Forum Moderators: open

Message Too Old, No Replies

Sorting results with = first, MATCH second

         

csdude55

6:41 pm on Mar 19, 2020 (gmt 0)

WebmasterWorld Senior Member 10+ Year Member Top Contributors Of The Month



This is in MySQL. I'm working on a "search" option for a table that's currently 2.6G in size. I'm setting it up so that the user can search for a "username" independently of other content.

I don't have an index on the "username" field by itself yet. I know it's going to take a long time to process, so I want to make absolutely sure that I do it right the first time.
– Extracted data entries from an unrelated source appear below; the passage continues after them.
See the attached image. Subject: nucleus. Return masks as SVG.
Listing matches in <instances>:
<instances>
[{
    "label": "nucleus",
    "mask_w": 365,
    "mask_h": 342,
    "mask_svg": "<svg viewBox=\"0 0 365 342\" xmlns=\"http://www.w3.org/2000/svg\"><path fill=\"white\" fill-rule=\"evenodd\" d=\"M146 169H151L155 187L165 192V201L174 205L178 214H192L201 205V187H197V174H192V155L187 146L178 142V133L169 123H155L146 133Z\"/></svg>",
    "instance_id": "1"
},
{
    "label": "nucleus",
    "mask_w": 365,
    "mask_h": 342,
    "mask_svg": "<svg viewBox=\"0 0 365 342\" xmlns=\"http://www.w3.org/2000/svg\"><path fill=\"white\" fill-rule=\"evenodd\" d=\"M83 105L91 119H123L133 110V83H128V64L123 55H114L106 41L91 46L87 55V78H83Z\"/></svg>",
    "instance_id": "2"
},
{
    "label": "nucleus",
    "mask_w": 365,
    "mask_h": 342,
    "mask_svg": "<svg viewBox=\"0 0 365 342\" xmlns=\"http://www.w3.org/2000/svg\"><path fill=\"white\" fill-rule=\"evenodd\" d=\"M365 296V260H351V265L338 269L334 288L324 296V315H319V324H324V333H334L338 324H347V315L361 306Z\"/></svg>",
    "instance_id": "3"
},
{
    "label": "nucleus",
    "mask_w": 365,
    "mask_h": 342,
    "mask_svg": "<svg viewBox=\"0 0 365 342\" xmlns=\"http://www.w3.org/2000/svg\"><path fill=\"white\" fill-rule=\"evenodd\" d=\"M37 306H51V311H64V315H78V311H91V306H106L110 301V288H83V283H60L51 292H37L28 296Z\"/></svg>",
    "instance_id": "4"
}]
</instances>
Ideally, I would like results where username = '%s' to show up first, followed by results that are less of a match. For example, let's say that there are 3 registered usernames:

csdude
csdude55
csdude 55

Someone searches for "csdude" then I would want results where username="csdude" to show up first, with the other two after. But if they search for "csdude 55" then I want username="csdude 55" to show up first, followed by results for "csdude55", followed by results for "csdude".

At least, that's how I think the search would make the most sense... I'm open to thoughts on that.

Testing speeds on a backup table with a BTREE index on the username and a separate FULLTEXT index:

// 0.02 seconds, uses the BTREE index
SELECT DISTINCT id FROM table WHERE username = "csdude 55"

// 3.9 seconds, doesn't use an index
SELECT DISTINCT id FROM table WHERE username LIKE "%csdude%55%"

// 1.3 seconds, uses the FULLTEXT index
SELECT DISTINCT id, MATCH(username) AGAINST('csdude 55' IN BOOLEAN MODE) AS score
FROM table
WHERE
MATCH(username) AGAINST ('csdude 55' IN BOOLEAN MODE)
ORDER BY score DESC

Based on this, I THINK that the best option is to create a FULLTEXT index on the main table and use MATCH..AGAINST. Unless you guys and gals can suggest something else?

It took about 30 minutes to process the FULLTEXT index to the backup table, so I'm guessing it'll take 1 - 1 1/2 hours to add it to the main table. It actually timed out using phpMyAdmin, but the index was there and working. I'm not even sure how to handle adding it to the bigger table, do I need to stop MySQL altogether while it processes? Do I need to stop it, copy the table to a backup folder, then turn MySQL back on and create the index? Just thinking about it makes me break out in a sweat... LOL

lammert

10:30 pm on Mar 19, 2020 (gmt 0)

WebmasterWorld Senior Member 10+ Year Member Top Contributors Of The Month



Working on a production database always raises the blood pressure somewhat :)

Normally creating an index will lock the database for other queries until the operation is completed. You may want to add ALGORITHM=INPLACE to the index creation command. With this setting, it doesn't block data queries. I would test it on a backup database first though to be sure it has the desired effect.

Reference: [dev.mysql.com...]

csdude55

5:59 pm on Mar 20, 2020 (gmt 0)

WebmasterWorld Senior Member 10+ Year Member Top Contributors Of The Month



I tried on a backup via PMA last night, but after 30 minutes it timed out. I tried it again via SSH before going to bed, and when I got up it was still running and my server load was off the charts!

So now my plan is to create a new table with the new indexes, and I'll use

INSERT INTO newTable SELECT * FROM table WHERE id > xxx LIMIT 1000

After everything's moved over, I'll rename the old table to "table_backup", then rename the new one "table"

I hope that as long as I do the renaming at around 2am, the damage should be minimal.